Цель: Покажите все строки ниже, в которых встречается слово «Looking».

Исходные данные:
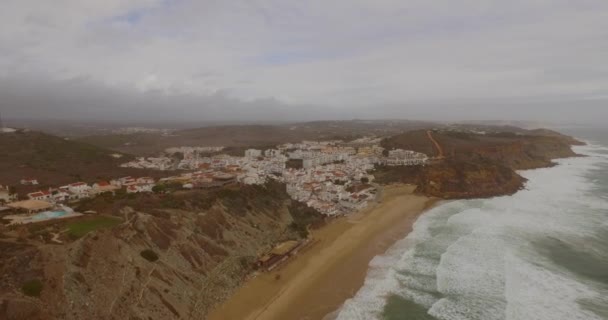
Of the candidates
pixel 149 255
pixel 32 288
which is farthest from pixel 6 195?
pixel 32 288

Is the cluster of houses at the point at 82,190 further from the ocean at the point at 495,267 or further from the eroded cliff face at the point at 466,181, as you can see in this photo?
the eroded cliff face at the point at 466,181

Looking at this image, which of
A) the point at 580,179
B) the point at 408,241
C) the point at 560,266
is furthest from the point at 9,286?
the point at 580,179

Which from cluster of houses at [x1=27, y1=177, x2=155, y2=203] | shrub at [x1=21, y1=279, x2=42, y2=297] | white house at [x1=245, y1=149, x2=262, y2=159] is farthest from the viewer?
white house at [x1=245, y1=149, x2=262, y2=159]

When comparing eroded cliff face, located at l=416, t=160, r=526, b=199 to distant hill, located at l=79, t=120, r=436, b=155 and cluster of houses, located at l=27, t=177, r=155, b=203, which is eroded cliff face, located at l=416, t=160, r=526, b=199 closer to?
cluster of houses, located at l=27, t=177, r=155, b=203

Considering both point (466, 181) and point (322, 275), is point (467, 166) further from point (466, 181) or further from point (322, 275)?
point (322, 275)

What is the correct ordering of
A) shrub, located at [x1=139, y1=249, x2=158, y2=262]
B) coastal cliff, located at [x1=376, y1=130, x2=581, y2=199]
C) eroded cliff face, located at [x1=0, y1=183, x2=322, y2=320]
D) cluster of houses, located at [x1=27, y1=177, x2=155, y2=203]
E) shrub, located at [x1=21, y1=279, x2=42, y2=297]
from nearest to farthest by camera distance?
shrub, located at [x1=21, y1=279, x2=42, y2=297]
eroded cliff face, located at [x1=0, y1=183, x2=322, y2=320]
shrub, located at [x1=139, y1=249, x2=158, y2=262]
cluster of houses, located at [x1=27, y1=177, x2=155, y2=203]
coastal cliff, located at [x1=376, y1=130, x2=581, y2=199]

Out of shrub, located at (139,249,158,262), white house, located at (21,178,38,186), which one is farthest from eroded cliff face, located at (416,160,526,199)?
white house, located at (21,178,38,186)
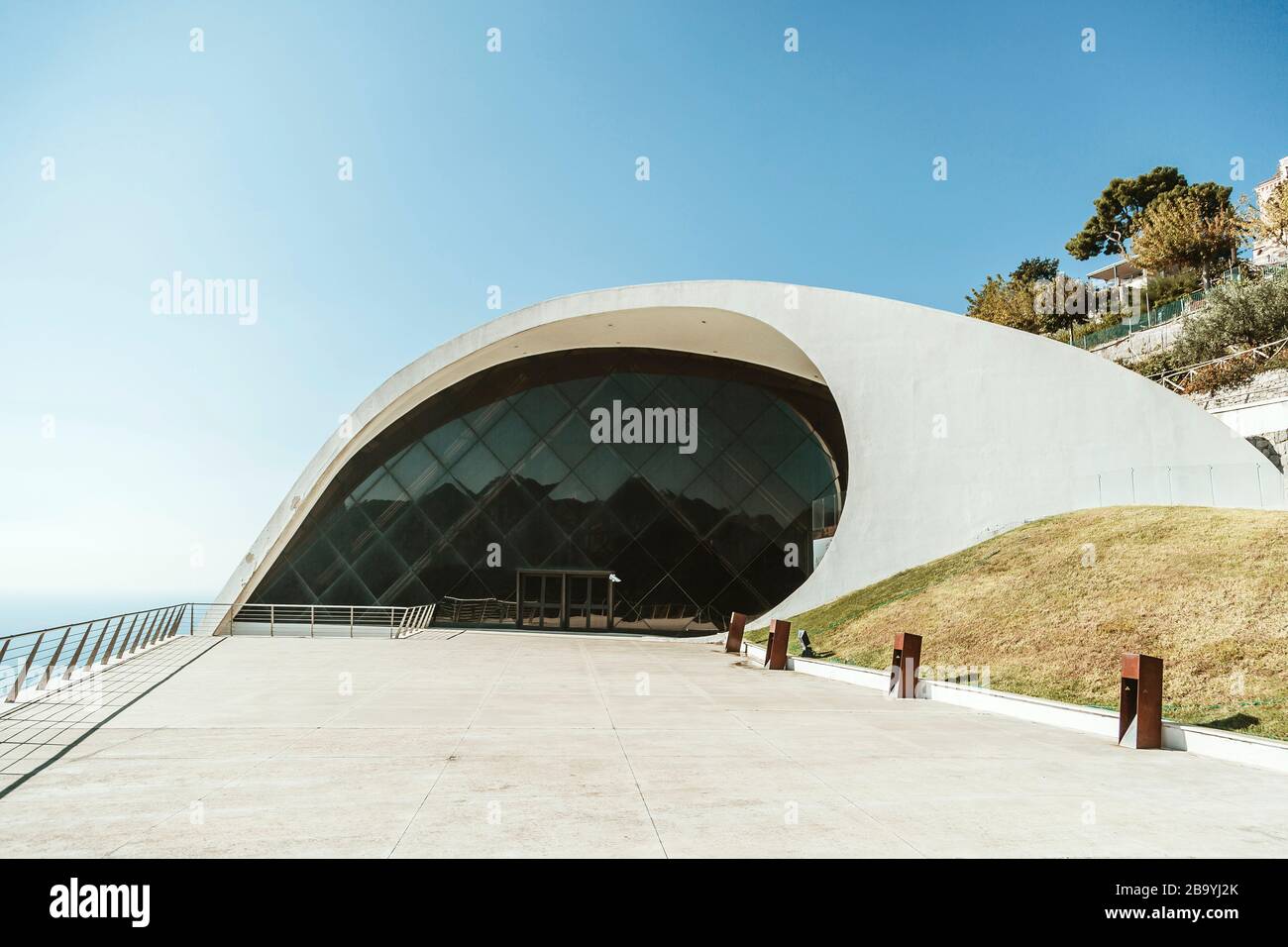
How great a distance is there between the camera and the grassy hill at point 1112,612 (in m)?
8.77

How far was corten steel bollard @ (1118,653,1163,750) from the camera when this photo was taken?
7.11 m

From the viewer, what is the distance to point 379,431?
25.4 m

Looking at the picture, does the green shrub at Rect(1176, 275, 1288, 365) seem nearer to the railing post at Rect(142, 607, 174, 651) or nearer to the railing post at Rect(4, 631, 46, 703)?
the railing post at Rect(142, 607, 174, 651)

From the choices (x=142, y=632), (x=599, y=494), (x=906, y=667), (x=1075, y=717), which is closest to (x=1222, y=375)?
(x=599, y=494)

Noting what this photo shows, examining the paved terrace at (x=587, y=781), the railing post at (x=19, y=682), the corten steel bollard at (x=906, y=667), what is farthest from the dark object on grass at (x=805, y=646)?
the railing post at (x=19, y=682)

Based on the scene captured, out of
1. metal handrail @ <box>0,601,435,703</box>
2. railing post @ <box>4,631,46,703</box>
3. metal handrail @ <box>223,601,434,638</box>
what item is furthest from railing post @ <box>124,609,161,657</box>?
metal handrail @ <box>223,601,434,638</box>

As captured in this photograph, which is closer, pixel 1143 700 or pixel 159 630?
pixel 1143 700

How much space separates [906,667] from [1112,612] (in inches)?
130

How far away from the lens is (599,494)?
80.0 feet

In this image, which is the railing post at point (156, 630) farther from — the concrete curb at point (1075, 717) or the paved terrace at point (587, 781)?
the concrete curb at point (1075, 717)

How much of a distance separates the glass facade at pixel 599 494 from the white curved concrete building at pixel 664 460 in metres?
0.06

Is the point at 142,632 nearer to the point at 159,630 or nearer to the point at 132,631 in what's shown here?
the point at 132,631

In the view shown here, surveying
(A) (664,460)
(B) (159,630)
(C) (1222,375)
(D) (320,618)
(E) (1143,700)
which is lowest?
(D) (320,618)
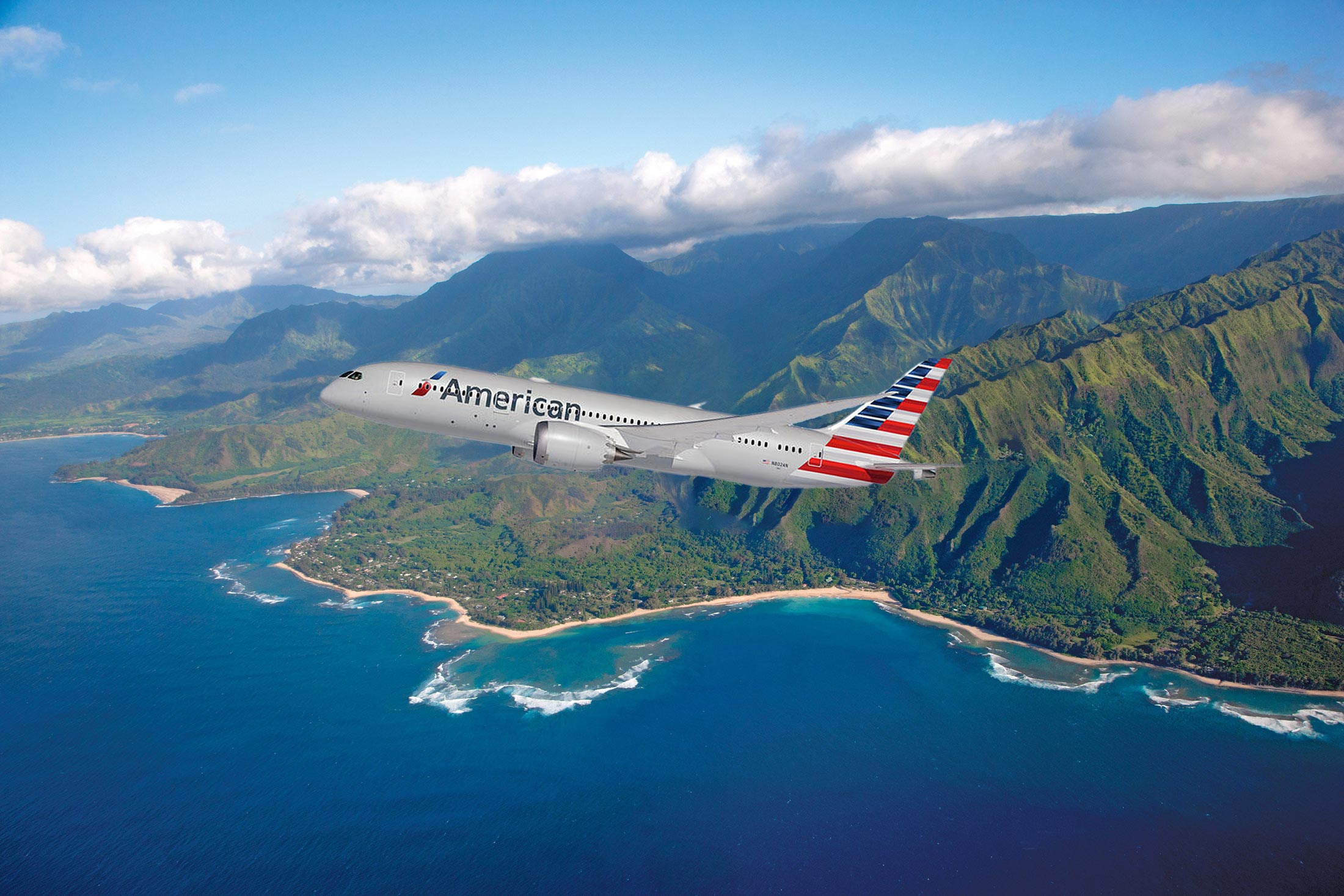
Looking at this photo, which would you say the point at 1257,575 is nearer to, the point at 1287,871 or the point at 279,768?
==
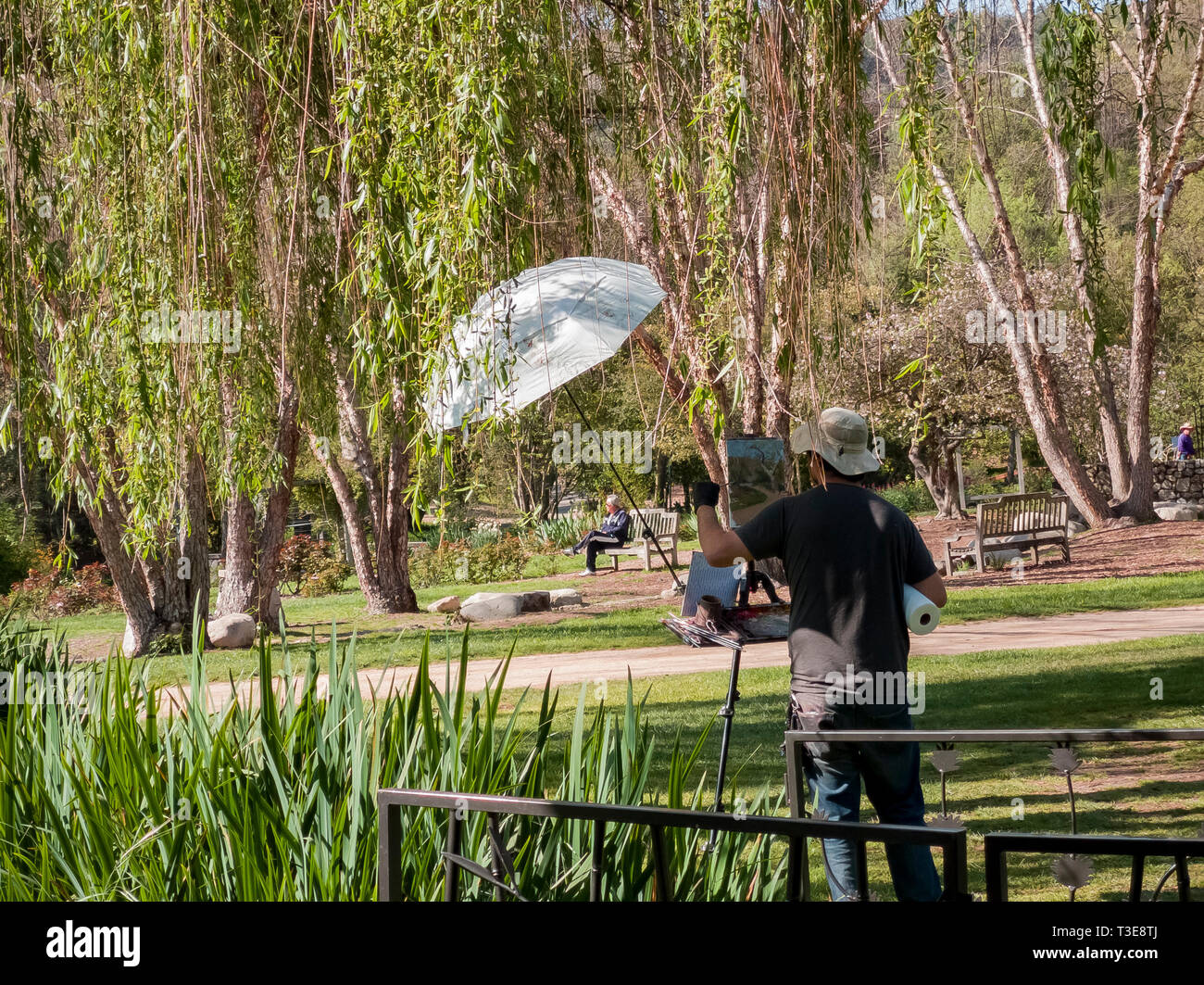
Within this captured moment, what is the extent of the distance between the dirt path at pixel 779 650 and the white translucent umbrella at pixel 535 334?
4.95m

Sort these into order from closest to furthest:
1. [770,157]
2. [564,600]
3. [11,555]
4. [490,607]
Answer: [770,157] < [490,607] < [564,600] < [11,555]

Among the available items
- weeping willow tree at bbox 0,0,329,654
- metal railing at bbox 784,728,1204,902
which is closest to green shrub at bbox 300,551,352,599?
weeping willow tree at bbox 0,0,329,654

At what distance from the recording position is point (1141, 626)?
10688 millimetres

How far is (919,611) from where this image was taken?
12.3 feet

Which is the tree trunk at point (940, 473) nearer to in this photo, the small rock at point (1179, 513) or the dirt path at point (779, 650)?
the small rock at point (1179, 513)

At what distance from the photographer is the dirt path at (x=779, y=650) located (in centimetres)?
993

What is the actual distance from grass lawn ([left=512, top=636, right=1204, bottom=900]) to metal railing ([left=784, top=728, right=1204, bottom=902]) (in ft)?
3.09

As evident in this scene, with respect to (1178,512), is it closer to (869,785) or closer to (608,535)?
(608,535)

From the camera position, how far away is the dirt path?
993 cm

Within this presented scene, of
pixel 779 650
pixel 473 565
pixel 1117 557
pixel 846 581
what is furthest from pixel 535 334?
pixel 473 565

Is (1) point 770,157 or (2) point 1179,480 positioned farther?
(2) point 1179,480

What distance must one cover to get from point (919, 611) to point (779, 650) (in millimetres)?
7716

Результат:
Looking at this image, which of
Looking at the picture, does the green shrub at Rect(1176, 275, 1288, 365) seem nearer to the railing post at Rect(142, 607, 174, 651) or nearer to the railing post at Rect(4, 631, 46, 703)?
Looking at this photo, which would you say the point at 1257,575 is nearer to, the point at 1287,871 or the point at 279,768?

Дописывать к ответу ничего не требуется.